9 сентября Хагер распорядился приостановить распространение книги. Все экземпляры (4295 штук), остававшиеся на складе в Лейпциге, были опечатаны, а те, что уже разошлись по книжным магазинам (6670 штук), – изъяты с полок[441]
. К этому моменту уже было продано 3700 экземпляров, из них 250 было подготовлено для продажи во время презентации книги 26 сентября. На этой презентации Брауну позволено было сделать несколько осторожных замечаний перед зрителями, по большей части, «молодыми интеллектуалами»[442]. Разрешив провести это мероприятие, власти заявили, что тираж распродан, чтобы не признавать, что они запретили продажу романа. Скорее всего, все конфискованные экземпляры были уничтожены, как обычно поступали, когда запрещали уже напечатанную книгу. Но в Западной Германии вышло издание Suhrkamp, как и было оговорено – с согласия ГАП. Это делало невозможными попытки отрицать или скрыть, что книга попала под удар, несмотря на очевидную выдумку о распроданном тираже. И как только продажи были остановлены, лидеры партии должны были решить, как действовать дальше.9 сентября, когда вышло постановление остановить продажи, Урсула Рагвиц послала Хагеру очередной доклад. Как там говорилось, она со своими коллегами из Kultur
внимательно просмотрела текст. Они не были обмануты сложной словесной игрой. Браун отказывался признавать главенствующую роль партии, прогрессивную политику государства и легитимность социализма в том виде, в каком он существует в ГДР. Некоторые сцены – особенно фантазия насчет народного восстания во имя Люксембург и Либкнехта и диалог о гонке вооружений и движении за мир – были как кость в горле для преданных партии граждан. Уже давно сталкиваясь со склонностью Брауна к отступлению от линии партии, Рагвиц видела в «Романе о Хинце и Кунце» высшую точку осуждения аппаратчиков, которое пронизывает все произведения писателя. Его следовало вызвать на ковер и заставить объясниться перед избранными представителями Союза писателей и берлинского отделения СЕПГ. Они могли бы рекомендовать исключить его из партии, а дополнительные дисциплинарные меры стоит поручить Хансу-Йоакиму Хоффману, министру культуры. Одновременно с этим стоило запретить всякие отзывы о романе в ежедневных газетах и подготовить полномасштабные развернутые обличительные статьи о нем в двух влиятельных журналах, Neue Deutsche Literatur и Weimarer Beiträge[443].Согласно этому докладу, поведение Хёпке было более непростительным, чем поступки Брауна, потому что на нем лежала ответственность за обеспечение масс правильной литературой.

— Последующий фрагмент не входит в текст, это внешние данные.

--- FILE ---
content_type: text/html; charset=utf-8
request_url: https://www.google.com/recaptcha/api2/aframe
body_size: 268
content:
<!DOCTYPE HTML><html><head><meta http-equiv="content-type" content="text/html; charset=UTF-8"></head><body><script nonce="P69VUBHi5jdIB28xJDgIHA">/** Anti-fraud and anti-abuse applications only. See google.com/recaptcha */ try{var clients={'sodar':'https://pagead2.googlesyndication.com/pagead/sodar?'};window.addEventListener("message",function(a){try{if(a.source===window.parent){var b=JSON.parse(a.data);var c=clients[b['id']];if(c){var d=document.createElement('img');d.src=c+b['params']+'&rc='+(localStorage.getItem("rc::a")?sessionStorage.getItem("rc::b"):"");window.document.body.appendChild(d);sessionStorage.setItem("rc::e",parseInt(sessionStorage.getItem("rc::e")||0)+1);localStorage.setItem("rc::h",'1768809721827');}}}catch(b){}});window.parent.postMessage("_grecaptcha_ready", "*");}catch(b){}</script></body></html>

В обсуждении плана с Kultur
на 1985 год они предупреждали его о возражениях против публикации книги. Но Хёпке убрал роман из плана и дал разрешение на печать по собственному усмотрению, не проконсультировавшись с Kultur или Министерством культуры. В качестве обоснования этого неправомерного действия Хёпке цитировал отзывы рецензентов Шленштедта и Кауфмана, но проигнорировал мнение Нойберта и даже сам встал на защиту Брауна (хотя на самом деле он защищал собственные интересы) в статье, опубликованной в Die Weltbühne, которая тоже не была одобрена Kultur. Все эти действия привели к «серьезной политической ошибке», которая «опорочила реальный социализм и предоставила нашим врагам оружие в их действиях против нас»[444]. Такое поведение нельзя было оставить без внимания. Партии следовало решить, какого наказания оно заслуживает.